Well, it won’t be long before you’ll have to make up your mind about finding out.

In fact, the future is here when it comes to foreseeing your brain’s future.

Refined Look at Genetic Risks

Researchers at the University of California, San Francisco, along with scientists from other countries, have been crunching the genetic data of more than 70,000 people to come up with a way to calculate your risk for getting Alzheimer’s disease.

The scale they’ve devised is the “polygenic hazard score” (PHS). It incorporates information about your age and shows your chances of Alzheimer’s-related brain problems with each passing year.

“For any given individual, for a given age and genetic information, we can calculate your ‘personalized’ annualized risk for developing AD (Alzheimer’s disease),” says researcher Rahul Desikan. “That is, if you don’t already have dementia, what is your yearly risk for AD onset, based on your age and genetic information.”

Beyond the APOE Gene

Before this study, researchers already knew that if you have what is known as an E4 variant in your APOE gene, you run an increased risk of Alzheimer’s disease.
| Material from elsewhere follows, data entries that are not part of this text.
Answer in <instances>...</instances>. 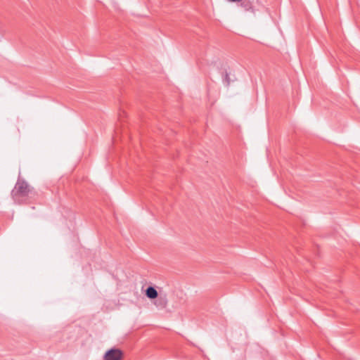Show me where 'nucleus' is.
Returning <instances> with one entry per match:
<instances>
[{
    "instance_id": "obj_5",
    "label": "nucleus",
    "mask_w": 360,
    "mask_h": 360,
    "mask_svg": "<svg viewBox=\"0 0 360 360\" xmlns=\"http://www.w3.org/2000/svg\"><path fill=\"white\" fill-rule=\"evenodd\" d=\"M233 79H231L230 77V72L227 71L226 69L224 72H222V81L224 85L229 86L231 81H233Z\"/></svg>"
},
{
    "instance_id": "obj_2",
    "label": "nucleus",
    "mask_w": 360,
    "mask_h": 360,
    "mask_svg": "<svg viewBox=\"0 0 360 360\" xmlns=\"http://www.w3.org/2000/svg\"><path fill=\"white\" fill-rule=\"evenodd\" d=\"M123 352L121 349L112 347L107 350L103 355V360H122Z\"/></svg>"
},
{
    "instance_id": "obj_1",
    "label": "nucleus",
    "mask_w": 360,
    "mask_h": 360,
    "mask_svg": "<svg viewBox=\"0 0 360 360\" xmlns=\"http://www.w3.org/2000/svg\"><path fill=\"white\" fill-rule=\"evenodd\" d=\"M30 193V188L28 184L25 181H20L18 180L14 187V188L12 191V195L13 197L16 195L20 196H26Z\"/></svg>"
},
{
    "instance_id": "obj_3",
    "label": "nucleus",
    "mask_w": 360,
    "mask_h": 360,
    "mask_svg": "<svg viewBox=\"0 0 360 360\" xmlns=\"http://www.w3.org/2000/svg\"><path fill=\"white\" fill-rule=\"evenodd\" d=\"M156 299L157 300L155 301L154 304L158 309H164L166 307L167 304L166 295L160 293Z\"/></svg>"
},
{
    "instance_id": "obj_6",
    "label": "nucleus",
    "mask_w": 360,
    "mask_h": 360,
    "mask_svg": "<svg viewBox=\"0 0 360 360\" xmlns=\"http://www.w3.org/2000/svg\"><path fill=\"white\" fill-rule=\"evenodd\" d=\"M240 2L241 6L243 7L245 11H249L250 8H252L251 2L250 0H243Z\"/></svg>"
},
{
    "instance_id": "obj_4",
    "label": "nucleus",
    "mask_w": 360,
    "mask_h": 360,
    "mask_svg": "<svg viewBox=\"0 0 360 360\" xmlns=\"http://www.w3.org/2000/svg\"><path fill=\"white\" fill-rule=\"evenodd\" d=\"M145 295L148 299H150V300L156 299L159 295L155 288L152 285H149L146 288V290L145 291Z\"/></svg>"
}]
</instances>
The variants linked to the APOE gene also come in two other varieties: the very rare E2, which can lower your risk for Alzheimer’s, and E3, the most common variation, which does not affect your Alzheimer’s chances.

Studies show that the E4 variant in DNA only occurs in about one person out of ten. One copy of this genetic variation can triple your risk of Alzheimer’s. Two copies (and you can only have two copies) can multiply your risk by 12 times.1

The researchers for this latest investigation refined the data on various genes linked to Alzheimer’s disease and, after devising the PHS system, they tested it out to see how well it predicted memory problems in senior citizens.
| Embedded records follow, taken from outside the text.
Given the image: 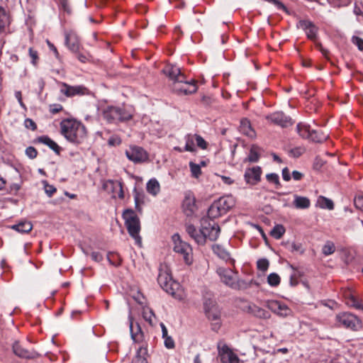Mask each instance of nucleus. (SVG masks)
<instances>
[{
  "instance_id": "28",
  "label": "nucleus",
  "mask_w": 363,
  "mask_h": 363,
  "mask_svg": "<svg viewBox=\"0 0 363 363\" xmlns=\"http://www.w3.org/2000/svg\"><path fill=\"white\" fill-rule=\"evenodd\" d=\"M146 189L150 194L156 196L160 191L159 182L155 178L150 179L147 183Z\"/></svg>"
},
{
  "instance_id": "20",
  "label": "nucleus",
  "mask_w": 363,
  "mask_h": 363,
  "mask_svg": "<svg viewBox=\"0 0 363 363\" xmlns=\"http://www.w3.org/2000/svg\"><path fill=\"white\" fill-rule=\"evenodd\" d=\"M65 44L68 49L73 52H77L79 50V40L77 34L73 31L65 33Z\"/></svg>"
},
{
  "instance_id": "58",
  "label": "nucleus",
  "mask_w": 363,
  "mask_h": 363,
  "mask_svg": "<svg viewBox=\"0 0 363 363\" xmlns=\"http://www.w3.org/2000/svg\"><path fill=\"white\" fill-rule=\"evenodd\" d=\"M291 251L292 252H298L300 254H303L304 252V250L302 247V245L299 243H292L291 245Z\"/></svg>"
},
{
  "instance_id": "56",
  "label": "nucleus",
  "mask_w": 363,
  "mask_h": 363,
  "mask_svg": "<svg viewBox=\"0 0 363 363\" xmlns=\"http://www.w3.org/2000/svg\"><path fill=\"white\" fill-rule=\"evenodd\" d=\"M195 139L197 145L201 147V149H206V142L204 140V139L201 137L200 135H196Z\"/></svg>"
},
{
  "instance_id": "7",
  "label": "nucleus",
  "mask_w": 363,
  "mask_h": 363,
  "mask_svg": "<svg viewBox=\"0 0 363 363\" xmlns=\"http://www.w3.org/2000/svg\"><path fill=\"white\" fill-rule=\"evenodd\" d=\"M337 325L352 330H358L362 327L359 319L350 313H341L336 315Z\"/></svg>"
},
{
  "instance_id": "37",
  "label": "nucleus",
  "mask_w": 363,
  "mask_h": 363,
  "mask_svg": "<svg viewBox=\"0 0 363 363\" xmlns=\"http://www.w3.org/2000/svg\"><path fill=\"white\" fill-rule=\"evenodd\" d=\"M285 233V228L282 225H276L271 230L270 235L275 239H280Z\"/></svg>"
},
{
  "instance_id": "47",
  "label": "nucleus",
  "mask_w": 363,
  "mask_h": 363,
  "mask_svg": "<svg viewBox=\"0 0 363 363\" xmlns=\"http://www.w3.org/2000/svg\"><path fill=\"white\" fill-rule=\"evenodd\" d=\"M347 304L360 310L363 306V304L359 303V301L352 294L350 295Z\"/></svg>"
},
{
  "instance_id": "49",
  "label": "nucleus",
  "mask_w": 363,
  "mask_h": 363,
  "mask_svg": "<svg viewBox=\"0 0 363 363\" xmlns=\"http://www.w3.org/2000/svg\"><path fill=\"white\" fill-rule=\"evenodd\" d=\"M306 149L303 147H296L290 151L291 156L298 157L305 152Z\"/></svg>"
},
{
  "instance_id": "29",
  "label": "nucleus",
  "mask_w": 363,
  "mask_h": 363,
  "mask_svg": "<svg viewBox=\"0 0 363 363\" xmlns=\"http://www.w3.org/2000/svg\"><path fill=\"white\" fill-rule=\"evenodd\" d=\"M240 130L250 138H254L255 136V132L252 128L250 121L247 119H242L241 121Z\"/></svg>"
},
{
  "instance_id": "59",
  "label": "nucleus",
  "mask_w": 363,
  "mask_h": 363,
  "mask_svg": "<svg viewBox=\"0 0 363 363\" xmlns=\"http://www.w3.org/2000/svg\"><path fill=\"white\" fill-rule=\"evenodd\" d=\"M216 176L220 177L221 181L225 184L230 185L234 182V180L230 177L219 174H216Z\"/></svg>"
},
{
  "instance_id": "4",
  "label": "nucleus",
  "mask_w": 363,
  "mask_h": 363,
  "mask_svg": "<svg viewBox=\"0 0 363 363\" xmlns=\"http://www.w3.org/2000/svg\"><path fill=\"white\" fill-rule=\"evenodd\" d=\"M234 205L235 199L232 196H222L211 205L208 216L211 218H218L226 213Z\"/></svg>"
},
{
  "instance_id": "10",
  "label": "nucleus",
  "mask_w": 363,
  "mask_h": 363,
  "mask_svg": "<svg viewBox=\"0 0 363 363\" xmlns=\"http://www.w3.org/2000/svg\"><path fill=\"white\" fill-rule=\"evenodd\" d=\"M125 155L129 160L134 163L144 162L148 158L146 151L143 148L135 145L130 146L125 150Z\"/></svg>"
},
{
  "instance_id": "6",
  "label": "nucleus",
  "mask_w": 363,
  "mask_h": 363,
  "mask_svg": "<svg viewBox=\"0 0 363 363\" xmlns=\"http://www.w3.org/2000/svg\"><path fill=\"white\" fill-rule=\"evenodd\" d=\"M132 116L131 111L120 107L110 106L104 111V117L109 123L126 121Z\"/></svg>"
},
{
  "instance_id": "8",
  "label": "nucleus",
  "mask_w": 363,
  "mask_h": 363,
  "mask_svg": "<svg viewBox=\"0 0 363 363\" xmlns=\"http://www.w3.org/2000/svg\"><path fill=\"white\" fill-rule=\"evenodd\" d=\"M213 218H204L201 221V228L202 233L205 235V238L210 240H216L220 234V227L218 225L212 220Z\"/></svg>"
},
{
  "instance_id": "40",
  "label": "nucleus",
  "mask_w": 363,
  "mask_h": 363,
  "mask_svg": "<svg viewBox=\"0 0 363 363\" xmlns=\"http://www.w3.org/2000/svg\"><path fill=\"white\" fill-rule=\"evenodd\" d=\"M281 278L277 273H271L267 277V283L271 286H277L280 284Z\"/></svg>"
},
{
  "instance_id": "53",
  "label": "nucleus",
  "mask_w": 363,
  "mask_h": 363,
  "mask_svg": "<svg viewBox=\"0 0 363 363\" xmlns=\"http://www.w3.org/2000/svg\"><path fill=\"white\" fill-rule=\"evenodd\" d=\"M354 203L357 208L363 211V196H356L354 200Z\"/></svg>"
},
{
  "instance_id": "13",
  "label": "nucleus",
  "mask_w": 363,
  "mask_h": 363,
  "mask_svg": "<svg viewBox=\"0 0 363 363\" xmlns=\"http://www.w3.org/2000/svg\"><path fill=\"white\" fill-rule=\"evenodd\" d=\"M172 89L175 92L179 94H190L196 91L197 86L195 81L192 80L191 82H188L186 80V77H184L183 82L174 83L172 84Z\"/></svg>"
},
{
  "instance_id": "62",
  "label": "nucleus",
  "mask_w": 363,
  "mask_h": 363,
  "mask_svg": "<svg viewBox=\"0 0 363 363\" xmlns=\"http://www.w3.org/2000/svg\"><path fill=\"white\" fill-rule=\"evenodd\" d=\"M91 257V259L95 262H101L103 259L102 255L99 252H92Z\"/></svg>"
},
{
  "instance_id": "5",
  "label": "nucleus",
  "mask_w": 363,
  "mask_h": 363,
  "mask_svg": "<svg viewBox=\"0 0 363 363\" xmlns=\"http://www.w3.org/2000/svg\"><path fill=\"white\" fill-rule=\"evenodd\" d=\"M172 240L173 242L174 252L182 257L186 264L191 265L194 261L191 246L182 240L178 233H175L172 236Z\"/></svg>"
},
{
  "instance_id": "35",
  "label": "nucleus",
  "mask_w": 363,
  "mask_h": 363,
  "mask_svg": "<svg viewBox=\"0 0 363 363\" xmlns=\"http://www.w3.org/2000/svg\"><path fill=\"white\" fill-rule=\"evenodd\" d=\"M260 156V149L257 146H252L246 160L250 162H257Z\"/></svg>"
},
{
  "instance_id": "2",
  "label": "nucleus",
  "mask_w": 363,
  "mask_h": 363,
  "mask_svg": "<svg viewBox=\"0 0 363 363\" xmlns=\"http://www.w3.org/2000/svg\"><path fill=\"white\" fill-rule=\"evenodd\" d=\"M157 281L163 290L176 299L183 300L186 297L184 289L181 287L179 283L172 279L167 268L160 269Z\"/></svg>"
},
{
  "instance_id": "48",
  "label": "nucleus",
  "mask_w": 363,
  "mask_h": 363,
  "mask_svg": "<svg viewBox=\"0 0 363 363\" xmlns=\"http://www.w3.org/2000/svg\"><path fill=\"white\" fill-rule=\"evenodd\" d=\"M0 23L5 26L9 23V16L1 6H0Z\"/></svg>"
},
{
  "instance_id": "55",
  "label": "nucleus",
  "mask_w": 363,
  "mask_h": 363,
  "mask_svg": "<svg viewBox=\"0 0 363 363\" xmlns=\"http://www.w3.org/2000/svg\"><path fill=\"white\" fill-rule=\"evenodd\" d=\"M121 143V140L119 137L118 136H111L108 140V144L111 146H116V145H120Z\"/></svg>"
},
{
  "instance_id": "14",
  "label": "nucleus",
  "mask_w": 363,
  "mask_h": 363,
  "mask_svg": "<svg viewBox=\"0 0 363 363\" xmlns=\"http://www.w3.org/2000/svg\"><path fill=\"white\" fill-rule=\"evenodd\" d=\"M266 118L271 123L282 128H286L293 124L292 119L280 111L269 114L266 116Z\"/></svg>"
},
{
  "instance_id": "34",
  "label": "nucleus",
  "mask_w": 363,
  "mask_h": 363,
  "mask_svg": "<svg viewBox=\"0 0 363 363\" xmlns=\"http://www.w3.org/2000/svg\"><path fill=\"white\" fill-rule=\"evenodd\" d=\"M317 205L320 208H325L328 210H333L334 208L333 201L325 196H320L317 200Z\"/></svg>"
},
{
  "instance_id": "24",
  "label": "nucleus",
  "mask_w": 363,
  "mask_h": 363,
  "mask_svg": "<svg viewBox=\"0 0 363 363\" xmlns=\"http://www.w3.org/2000/svg\"><path fill=\"white\" fill-rule=\"evenodd\" d=\"M13 353L19 357L26 359H33L37 356V354L33 351L28 350L23 348L18 342H15L13 345Z\"/></svg>"
},
{
  "instance_id": "19",
  "label": "nucleus",
  "mask_w": 363,
  "mask_h": 363,
  "mask_svg": "<svg viewBox=\"0 0 363 363\" xmlns=\"http://www.w3.org/2000/svg\"><path fill=\"white\" fill-rule=\"evenodd\" d=\"M164 73L174 83L181 82L184 79V75L181 72L180 68L175 65H167L164 69Z\"/></svg>"
},
{
  "instance_id": "36",
  "label": "nucleus",
  "mask_w": 363,
  "mask_h": 363,
  "mask_svg": "<svg viewBox=\"0 0 363 363\" xmlns=\"http://www.w3.org/2000/svg\"><path fill=\"white\" fill-rule=\"evenodd\" d=\"M308 140L314 143H323L327 140L328 135L324 133H319L315 130L312 131Z\"/></svg>"
},
{
  "instance_id": "23",
  "label": "nucleus",
  "mask_w": 363,
  "mask_h": 363,
  "mask_svg": "<svg viewBox=\"0 0 363 363\" xmlns=\"http://www.w3.org/2000/svg\"><path fill=\"white\" fill-rule=\"evenodd\" d=\"M261 168L259 167H253L246 169L245 173V179L247 183L255 184L260 179Z\"/></svg>"
},
{
  "instance_id": "63",
  "label": "nucleus",
  "mask_w": 363,
  "mask_h": 363,
  "mask_svg": "<svg viewBox=\"0 0 363 363\" xmlns=\"http://www.w3.org/2000/svg\"><path fill=\"white\" fill-rule=\"evenodd\" d=\"M282 177L284 181H289L291 179V176L289 173V170L287 167H285L282 170Z\"/></svg>"
},
{
  "instance_id": "3",
  "label": "nucleus",
  "mask_w": 363,
  "mask_h": 363,
  "mask_svg": "<svg viewBox=\"0 0 363 363\" xmlns=\"http://www.w3.org/2000/svg\"><path fill=\"white\" fill-rule=\"evenodd\" d=\"M123 218L129 235L135 240L137 245H141L142 239L139 233L140 231V222L138 216L132 209H126L123 213Z\"/></svg>"
},
{
  "instance_id": "57",
  "label": "nucleus",
  "mask_w": 363,
  "mask_h": 363,
  "mask_svg": "<svg viewBox=\"0 0 363 363\" xmlns=\"http://www.w3.org/2000/svg\"><path fill=\"white\" fill-rule=\"evenodd\" d=\"M163 338L164 339V345L167 348L173 349L174 347V342L171 337L167 336Z\"/></svg>"
},
{
  "instance_id": "18",
  "label": "nucleus",
  "mask_w": 363,
  "mask_h": 363,
  "mask_svg": "<svg viewBox=\"0 0 363 363\" xmlns=\"http://www.w3.org/2000/svg\"><path fill=\"white\" fill-rule=\"evenodd\" d=\"M186 231L198 245H203L206 243V240L201 228L197 230L193 225L188 224L186 225Z\"/></svg>"
},
{
  "instance_id": "22",
  "label": "nucleus",
  "mask_w": 363,
  "mask_h": 363,
  "mask_svg": "<svg viewBox=\"0 0 363 363\" xmlns=\"http://www.w3.org/2000/svg\"><path fill=\"white\" fill-rule=\"evenodd\" d=\"M183 208L187 216L191 215L196 211V199L192 193L188 192L185 194Z\"/></svg>"
},
{
  "instance_id": "17",
  "label": "nucleus",
  "mask_w": 363,
  "mask_h": 363,
  "mask_svg": "<svg viewBox=\"0 0 363 363\" xmlns=\"http://www.w3.org/2000/svg\"><path fill=\"white\" fill-rule=\"evenodd\" d=\"M62 87L60 91L68 97L75 95H84L86 94V89L83 86H69L65 83L60 84Z\"/></svg>"
},
{
  "instance_id": "51",
  "label": "nucleus",
  "mask_w": 363,
  "mask_h": 363,
  "mask_svg": "<svg viewBox=\"0 0 363 363\" xmlns=\"http://www.w3.org/2000/svg\"><path fill=\"white\" fill-rule=\"evenodd\" d=\"M44 189L46 194L51 197L53 194L56 191V188L54 187L52 185H50L47 184L45 182H44Z\"/></svg>"
},
{
  "instance_id": "61",
  "label": "nucleus",
  "mask_w": 363,
  "mask_h": 363,
  "mask_svg": "<svg viewBox=\"0 0 363 363\" xmlns=\"http://www.w3.org/2000/svg\"><path fill=\"white\" fill-rule=\"evenodd\" d=\"M29 55L30 58L32 59V63L33 65L36 64V61L38 60V52L37 51L34 50L33 48L29 49Z\"/></svg>"
},
{
  "instance_id": "25",
  "label": "nucleus",
  "mask_w": 363,
  "mask_h": 363,
  "mask_svg": "<svg viewBox=\"0 0 363 363\" xmlns=\"http://www.w3.org/2000/svg\"><path fill=\"white\" fill-rule=\"evenodd\" d=\"M298 26L305 30L307 36L310 39H314L316 36L317 28L310 21H300Z\"/></svg>"
},
{
  "instance_id": "15",
  "label": "nucleus",
  "mask_w": 363,
  "mask_h": 363,
  "mask_svg": "<svg viewBox=\"0 0 363 363\" xmlns=\"http://www.w3.org/2000/svg\"><path fill=\"white\" fill-rule=\"evenodd\" d=\"M131 337L133 342L139 345L138 348L144 347L147 348V342L145 340V336L141 330V328L138 324H136L135 328L133 325V322L130 324Z\"/></svg>"
},
{
  "instance_id": "64",
  "label": "nucleus",
  "mask_w": 363,
  "mask_h": 363,
  "mask_svg": "<svg viewBox=\"0 0 363 363\" xmlns=\"http://www.w3.org/2000/svg\"><path fill=\"white\" fill-rule=\"evenodd\" d=\"M62 109V106L60 104H54L50 106V111L52 113H57Z\"/></svg>"
},
{
  "instance_id": "45",
  "label": "nucleus",
  "mask_w": 363,
  "mask_h": 363,
  "mask_svg": "<svg viewBox=\"0 0 363 363\" xmlns=\"http://www.w3.org/2000/svg\"><path fill=\"white\" fill-rule=\"evenodd\" d=\"M269 262L267 259H260L257 262L258 269L266 272L269 268Z\"/></svg>"
},
{
  "instance_id": "31",
  "label": "nucleus",
  "mask_w": 363,
  "mask_h": 363,
  "mask_svg": "<svg viewBox=\"0 0 363 363\" xmlns=\"http://www.w3.org/2000/svg\"><path fill=\"white\" fill-rule=\"evenodd\" d=\"M297 133L298 135L305 139L309 138L310 135H311V133L313 130L311 129L310 126L303 123H299L296 126Z\"/></svg>"
},
{
  "instance_id": "39",
  "label": "nucleus",
  "mask_w": 363,
  "mask_h": 363,
  "mask_svg": "<svg viewBox=\"0 0 363 363\" xmlns=\"http://www.w3.org/2000/svg\"><path fill=\"white\" fill-rule=\"evenodd\" d=\"M39 140L40 142L49 146L52 150H53L55 152H57L59 149L58 145L48 137H41L40 138Z\"/></svg>"
},
{
  "instance_id": "30",
  "label": "nucleus",
  "mask_w": 363,
  "mask_h": 363,
  "mask_svg": "<svg viewBox=\"0 0 363 363\" xmlns=\"http://www.w3.org/2000/svg\"><path fill=\"white\" fill-rule=\"evenodd\" d=\"M250 312L256 317L260 318H269V313L265 311L264 309L255 306V305H250L249 306Z\"/></svg>"
},
{
  "instance_id": "60",
  "label": "nucleus",
  "mask_w": 363,
  "mask_h": 363,
  "mask_svg": "<svg viewBox=\"0 0 363 363\" xmlns=\"http://www.w3.org/2000/svg\"><path fill=\"white\" fill-rule=\"evenodd\" d=\"M59 5L65 11L69 13L70 9L67 0H59Z\"/></svg>"
},
{
  "instance_id": "41",
  "label": "nucleus",
  "mask_w": 363,
  "mask_h": 363,
  "mask_svg": "<svg viewBox=\"0 0 363 363\" xmlns=\"http://www.w3.org/2000/svg\"><path fill=\"white\" fill-rule=\"evenodd\" d=\"M335 247L333 242L330 241L326 242L322 249L323 253L325 256L330 255L335 252Z\"/></svg>"
},
{
  "instance_id": "50",
  "label": "nucleus",
  "mask_w": 363,
  "mask_h": 363,
  "mask_svg": "<svg viewBox=\"0 0 363 363\" xmlns=\"http://www.w3.org/2000/svg\"><path fill=\"white\" fill-rule=\"evenodd\" d=\"M266 177L269 182L274 183L277 185L279 184V178L278 174L275 173H271L268 174Z\"/></svg>"
},
{
  "instance_id": "54",
  "label": "nucleus",
  "mask_w": 363,
  "mask_h": 363,
  "mask_svg": "<svg viewBox=\"0 0 363 363\" xmlns=\"http://www.w3.org/2000/svg\"><path fill=\"white\" fill-rule=\"evenodd\" d=\"M26 154L29 158L34 159L36 157L38 152L33 147H28L26 150Z\"/></svg>"
},
{
  "instance_id": "33",
  "label": "nucleus",
  "mask_w": 363,
  "mask_h": 363,
  "mask_svg": "<svg viewBox=\"0 0 363 363\" xmlns=\"http://www.w3.org/2000/svg\"><path fill=\"white\" fill-rule=\"evenodd\" d=\"M147 354V348H144L143 347L138 348L136 355L133 358L132 363H147L146 359Z\"/></svg>"
},
{
  "instance_id": "44",
  "label": "nucleus",
  "mask_w": 363,
  "mask_h": 363,
  "mask_svg": "<svg viewBox=\"0 0 363 363\" xmlns=\"http://www.w3.org/2000/svg\"><path fill=\"white\" fill-rule=\"evenodd\" d=\"M184 150L188 152H194L195 150L193 137L188 135L186 138V145Z\"/></svg>"
},
{
  "instance_id": "52",
  "label": "nucleus",
  "mask_w": 363,
  "mask_h": 363,
  "mask_svg": "<svg viewBox=\"0 0 363 363\" xmlns=\"http://www.w3.org/2000/svg\"><path fill=\"white\" fill-rule=\"evenodd\" d=\"M352 42L357 46L360 51L363 52V39L357 36H353Z\"/></svg>"
},
{
  "instance_id": "11",
  "label": "nucleus",
  "mask_w": 363,
  "mask_h": 363,
  "mask_svg": "<svg viewBox=\"0 0 363 363\" xmlns=\"http://www.w3.org/2000/svg\"><path fill=\"white\" fill-rule=\"evenodd\" d=\"M103 189L108 193L111 194L114 199L124 198L122 182L118 180H107L103 184Z\"/></svg>"
},
{
  "instance_id": "27",
  "label": "nucleus",
  "mask_w": 363,
  "mask_h": 363,
  "mask_svg": "<svg viewBox=\"0 0 363 363\" xmlns=\"http://www.w3.org/2000/svg\"><path fill=\"white\" fill-rule=\"evenodd\" d=\"M294 198L293 205L295 208L298 209H306L310 207L311 201L307 197L294 194Z\"/></svg>"
},
{
  "instance_id": "42",
  "label": "nucleus",
  "mask_w": 363,
  "mask_h": 363,
  "mask_svg": "<svg viewBox=\"0 0 363 363\" xmlns=\"http://www.w3.org/2000/svg\"><path fill=\"white\" fill-rule=\"evenodd\" d=\"M189 166H190L192 177H194L195 178H198L201 174V170L200 166L199 164H196L192 162H191L189 163Z\"/></svg>"
},
{
  "instance_id": "1",
  "label": "nucleus",
  "mask_w": 363,
  "mask_h": 363,
  "mask_svg": "<svg viewBox=\"0 0 363 363\" xmlns=\"http://www.w3.org/2000/svg\"><path fill=\"white\" fill-rule=\"evenodd\" d=\"M61 133L72 143H82L86 138L85 126L74 119H65L60 123Z\"/></svg>"
},
{
  "instance_id": "38",
  "label": "nucleus",
  "mask_w": 363,
  "mask_h": 363,
  "mask_svg": "<svg viewBox=\"0 0 363 363\" xmlns=\"http://www.w3.org/2000/svg\"><path fill=\"white\" fill-rule=\"evenodd\" d=\"M107 259L108 262L113 266H118L121 264V259L120 256L116 253L109 252L107 254Z\"/></svg>"
},
{
  "instance_id": "26",
  "label": "nucleus",
  "mask_w": 363,
  "mask_h": 363,
  "mask_svg": "<svg viewBox=\"0 0 363 363\" xmlns=\"http://www.w3.org/2000/svg\"><path fill=\"white\" fill-rule=\"evenodd\" d=\"M213 252L220 259L226 262L234 264L235 260L231 258L230 253L220 245H215L213 247Z\"/></svg>"
},
{
  "instance_id": "43",
  "label": "nucleus",
  "mask_w": 363,
  "mask_h": 363,
  "mask_svg": "<svg viewBox=\"0 0 363 363\" xmlns=\"http://www.w3.org/2000/svg\"><path fill=\"white\" fill-rule=\"evenodd\" d=\"M135 208L138 211H141V205L144 203V195L143 194L135 192L134 196Z\"/></svg>"
},
{
  "instance_id": "16",
  "label": "nucleus",
  "mask_w": 363,
  "mask_h": 363,
  "mask_svg": "<svg viewBox=\"0 0 363 363\" xmlns=\"http://www.w3.org/2000/svg\"><path fill=\"white\" fill-rule=\"evenodd\" d=\"M219 355L223 363H239L240 359L228 346L224 345L219 350Z\"/></svg>"
},
{
  "instance_id": "21",
  "label": "nucleus",
  "mask_w": 363,
  "mask_h": 363,
  "mask_svg": "<svg viewBox=\"0 0 363 363\" xmlns=\"http://www.w3.org/2000/svg\"><path fill=\"white\" fill-rule=\"evenodd\" d=\"M204 308L209 320L217 321L220 319V312L213 301H206L204 303Z\"/></svg>"
},
{
  "instance_id": "12",
  "label": "nucleus",
  "mask_w": 363,
  "mask_h": 363,
  "mask_svg": "<svg viewBox=\"0 0 363 363\" xmlns=\"http://www.w3.org/2000/svg\"><path fill=\"white\" fill-rule=\"evenodd\" d=\"M265 306L277 315L286 317L291 314V309L284 303L275 300H268L265 302Z\"/></svg>"
},
{
  "instance_id": "46",
  "label": "nucleus",
  "mask_w": 363,
  "mask_h": 363,
  "mask_svg": "<svg viewBox=\"0 0 363 363\" xmlns=\"http://www.w3.org/2000/svg\"><path fill=\"white\" fill-rule=\"evenodd\" d=\"M143 315L146 321L150 324L152 323V318L154 317V313L151 309L149 308H144L143 311Z\"/></svg>"
},
{
  "instance_id": "9",
  "label": "nucleus",
  "mask_w": 363,
  "mask_h": 363,
  "mask_svg": "<svg viewBox=\"0 0 363 363\" xmlns=\"http://www.w3.org/2000/svg\"><path fill=\"white\" fill-rule=\"evenodd\" d=\"M216 273L224 284L233 289L238 288L239 285L238 283L237 274L233 269L218 267Z\"/></svg>"
},
{
  "instance_id": "32",
  "label": "nucleus",
  "mask_w": 363,
  "mask_h": 363,
  "mask_svg": "<svg viewBox=\"0 0 363 363\" xmlns=\"http://www.w3.org/2000/svg\"><path fill=\"white\" fill-rule=\"evenodd\" d=\"M11 228L21 233H27L32 230L33 225L29 221H22L18 224L12 225Z\"/></svg>"
}]
</instances>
They discovered that individuals who score highest in the PHS scale fall victim to Alzheimer’s at a much younger age than others with a lower score – 10 to 15 years earlier, on average. The PHS scores also reveal a high risk for some people who don’t have the E4 variant in their APOE gene but have other genetic factors that make them more vulnerable to Alzheimer’s disease.

Mayo Clinic Test Scores Your Alzheimer’s Risk

Along with these genetic developments, other researchers are finding ways to analyze your health history and lifestyle habits with a fairly simple question and answer quiz that can give indications of how well your memory will probably hold up as you grow older.

In the analysis developed at the Mayo Clinic, your risk for cognitive difficulties is ranked by factors such as whether or not you were found to have diabetes before age 75 (that increases your score by 14 points) or being divorced or never married (which gives you another 9 points).

In this test – you can find it here – the lower your score the better.2

You can reduce your score with lifestyle habits that are good for your brain – and the rest of your body, too. These include holding your weight down, exercising, and eating plenty of fruits and vegetables while avoiding processed foods.

Each of us only gets one brain in this life. Taking good care of it is a necessity if you want to live life to the fullest.